AIM OF THE TASK.
Reproduce the listing below word for word, leaving the pictures out.

----------------

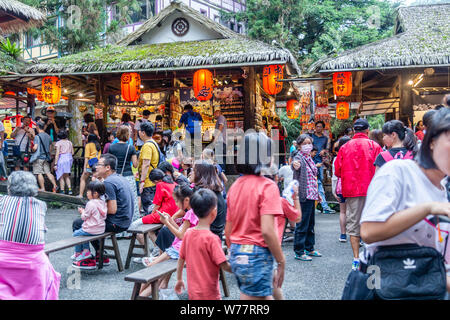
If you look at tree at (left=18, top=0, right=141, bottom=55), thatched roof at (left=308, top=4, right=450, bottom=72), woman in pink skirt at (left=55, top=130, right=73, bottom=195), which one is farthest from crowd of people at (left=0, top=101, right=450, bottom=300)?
tree at (left=18, top=0, right=141, bottom=55)

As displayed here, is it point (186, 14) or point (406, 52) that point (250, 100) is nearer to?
point (186, 14)

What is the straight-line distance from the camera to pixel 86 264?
5.65 meters

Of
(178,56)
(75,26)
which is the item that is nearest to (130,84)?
(178,56)

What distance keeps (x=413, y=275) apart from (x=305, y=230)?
166 inches

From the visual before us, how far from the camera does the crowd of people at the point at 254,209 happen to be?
191 cm

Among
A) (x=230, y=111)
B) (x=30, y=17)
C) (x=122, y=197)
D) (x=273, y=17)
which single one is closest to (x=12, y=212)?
(x=122, y=197)

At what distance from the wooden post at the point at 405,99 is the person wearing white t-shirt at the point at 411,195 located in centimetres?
1118

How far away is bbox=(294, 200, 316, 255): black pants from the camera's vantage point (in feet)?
19.5

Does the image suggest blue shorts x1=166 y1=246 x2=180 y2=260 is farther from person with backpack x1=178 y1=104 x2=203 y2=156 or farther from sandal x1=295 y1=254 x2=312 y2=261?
person with backpack x1=178 y1=104 x2=203 y2=156

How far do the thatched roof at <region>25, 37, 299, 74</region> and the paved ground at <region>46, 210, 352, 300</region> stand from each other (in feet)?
18.4

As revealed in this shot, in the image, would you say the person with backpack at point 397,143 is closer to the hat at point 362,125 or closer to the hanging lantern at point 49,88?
the hat at point 362,125

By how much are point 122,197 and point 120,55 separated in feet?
26.3
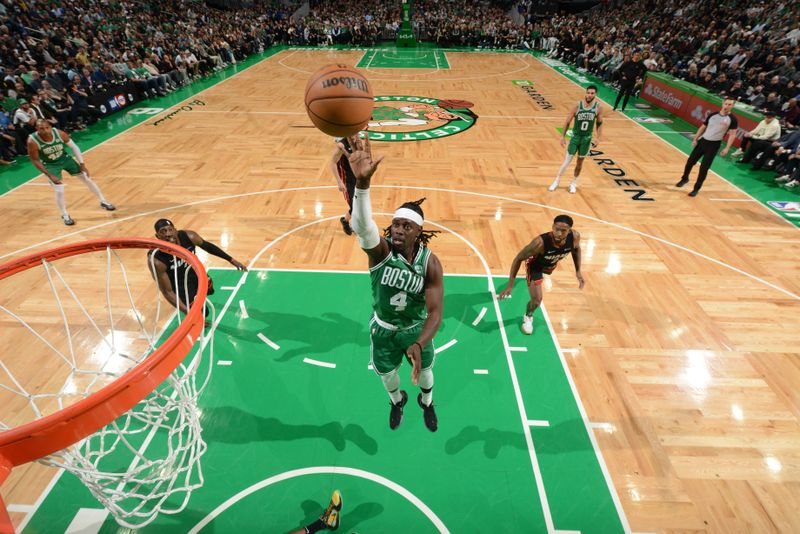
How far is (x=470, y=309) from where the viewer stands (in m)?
5.46

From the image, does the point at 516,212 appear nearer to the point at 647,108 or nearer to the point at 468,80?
the point at 647,108

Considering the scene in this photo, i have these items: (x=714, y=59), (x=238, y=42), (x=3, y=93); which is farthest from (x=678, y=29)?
(x=3, y=93)

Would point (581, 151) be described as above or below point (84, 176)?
above

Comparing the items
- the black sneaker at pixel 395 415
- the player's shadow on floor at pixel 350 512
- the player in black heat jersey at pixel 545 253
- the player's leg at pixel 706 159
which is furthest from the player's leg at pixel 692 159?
Result: the player's shadow on floor at pixel 350 512

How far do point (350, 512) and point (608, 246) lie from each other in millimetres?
5557

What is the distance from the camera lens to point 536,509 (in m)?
3.38

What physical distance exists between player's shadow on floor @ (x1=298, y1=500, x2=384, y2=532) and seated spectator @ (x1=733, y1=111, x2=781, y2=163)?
1117 centimetres

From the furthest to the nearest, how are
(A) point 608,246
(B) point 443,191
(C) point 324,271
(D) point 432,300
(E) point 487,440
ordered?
(B) point 443,191, (A) point 608,246, (C) point 324,271, (E) point 487,440, (D) point 432,300

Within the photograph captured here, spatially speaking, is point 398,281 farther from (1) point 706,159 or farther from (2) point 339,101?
(1) point 706,159

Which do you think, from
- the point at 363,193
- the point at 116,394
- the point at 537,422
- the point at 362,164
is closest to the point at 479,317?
the point at 537,422

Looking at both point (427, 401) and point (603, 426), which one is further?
point (603, 426)

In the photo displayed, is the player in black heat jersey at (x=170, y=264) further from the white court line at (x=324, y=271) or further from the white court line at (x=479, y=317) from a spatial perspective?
the white court line at (x=479, y=317)

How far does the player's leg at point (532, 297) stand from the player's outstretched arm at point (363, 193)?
8.85ft

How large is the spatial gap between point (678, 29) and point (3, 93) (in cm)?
2572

----------------

EXERCISE OUTPUT.
If you look at tree at (left=18, top=0, right=141, bottom=55), thatched roof at (left=308, top=4, right=450, bottom=72), woman in pink skirt at (left=55, top=130, right=73, bottom=195), which one is farthest from crowd of people at (left=0, top=101, right=450, bottom=300)?
tree at (left=18, top=0, right=141, bottom=55)

As displayed here, is it point (186, 14) or point (406, 52) that point (250, 100) is nearer to?
point (186, 14)

What is the straight-line distance from the camera to pixel 86 264?
5.65 meters

Of
(178,56)
(75,26)
which is the item that is nearest to (130,84)?
(178,56)

What distance keeps (x=413, y=275) apart from (x=305, y=230)?
166 inches

From the visual before us, how far from the camera does the crowd of people at the point at 254,209 happen to be?
191 cm

Among
A) (x=230, y=111)
B) (x=30, y=17)
C) (x=122, y=197)
D) (x=273, y=17)
which single one is closest to (x=12, y=212)?
(x=122, y=197)

At what distance from the wooden post at the point at 405,99 is the person wearing white t-shirt at the point at 411,195 located in centimetres?
1118

How far away is bbox=(294, 200, 316, 255): black pants from the camera's vantage point (in feet)?
19.5

Does the image suggest blue shorts x1=166 y1=246 x2=180 y2=260 is farther from person with backpack x1=178 y1=104 x2=203 y2=156 or farther from sandal x1=295 y1=254 x2=312 y2=261?
person with backpack x1=178 y1=104 x2=203 y2=156

How far do the thatched roof at <region>25, 37, 299, 74</region> and the paved ground at <region>46, 210, 352, 300</region> stand from each other (in feet)?
18.4

As revealed in this shot, in the image, would you say the person with backpack at point 397,143 is closer to the hat at point 362,125 or closer to the hanging lantern at point 49,88?
the hat at point 362,125

By how much are point 122,197 and point 120,55 separated in feet?
26.3
How far is (x=470, y=309) from where the viewer stands (in m)?
5.46

From the image, does the point at 516,212 appear nearer to the point at 647,108 or nearer to the point at 468,80?
the point at 647,108

Considering the scene in this photo, i have these items: (x=714, y=59), (x=238, y=42), (x=3, y=93); which is farthest from (x=678, y=29)?
(x=3, y=93)

Would point (581, 151) be described as above or below point (84, 176)?
above

Comparing the items
- the black sneaker at pixel 395 415
- the player's shadow on floor at pixel 350 512
- the player in black heat jersey at pixel 545 253
- the player's leg at pixel 706 159
which is furthest from the player's leg at pixel 692 159?
Result: the player's shadow on floor at pixel 350 512

How far do point (350, 512) and point (608, 246) lie from each other in millimetres?
5557

What is the distance from the camera lens to point 536,509 (in m)?
3.38

What physical distance exists between player's shadow on floor @ (x1=298, y1=500, x2=384, y2=532) and seated spectator @ (x1=733, y1=111, x2=781, y2=163)?
1117 centimetres

From the furthest to the nearest, how are
(A) point 608,246
(B) point 443,191
(C) point 324,271
(D) point 432,300
(E) point 487,440
ordered?
(B) point 443,191, (A) point 608,246, (C) point 324,271, (E) point 487,440, (D) point 432,300

Within the photograph captured here, spatially speaking, is point 398,281 farther from (1) point 706,159 or farther from (2) point 339,101?
(1) point 706,159

Which do you think, from
- the point at 363,193
- the point at 116,394
- the point at 537,422
- the point at 362,164
is closest to the point at 479,317?
the point at 537,422

Looking at both point (427, 401) and point (603, 426), which one is further?
point (603, 426)

In the photo displayed, is the player in black heat jersey at (x=170, y=264) further from the white court line at (x=324, y=271) or further from the white court line at (x=479, y=317) from a spatial perspective?
the white court line at (x=479, y=317)

How far does the player's leg at point (532, 297) stand from the player's outstretched arm at point (363, 193)?
8.85ft

How large is the spatial gap between point (678, 29) and point (3, 93) (in cm)?
2572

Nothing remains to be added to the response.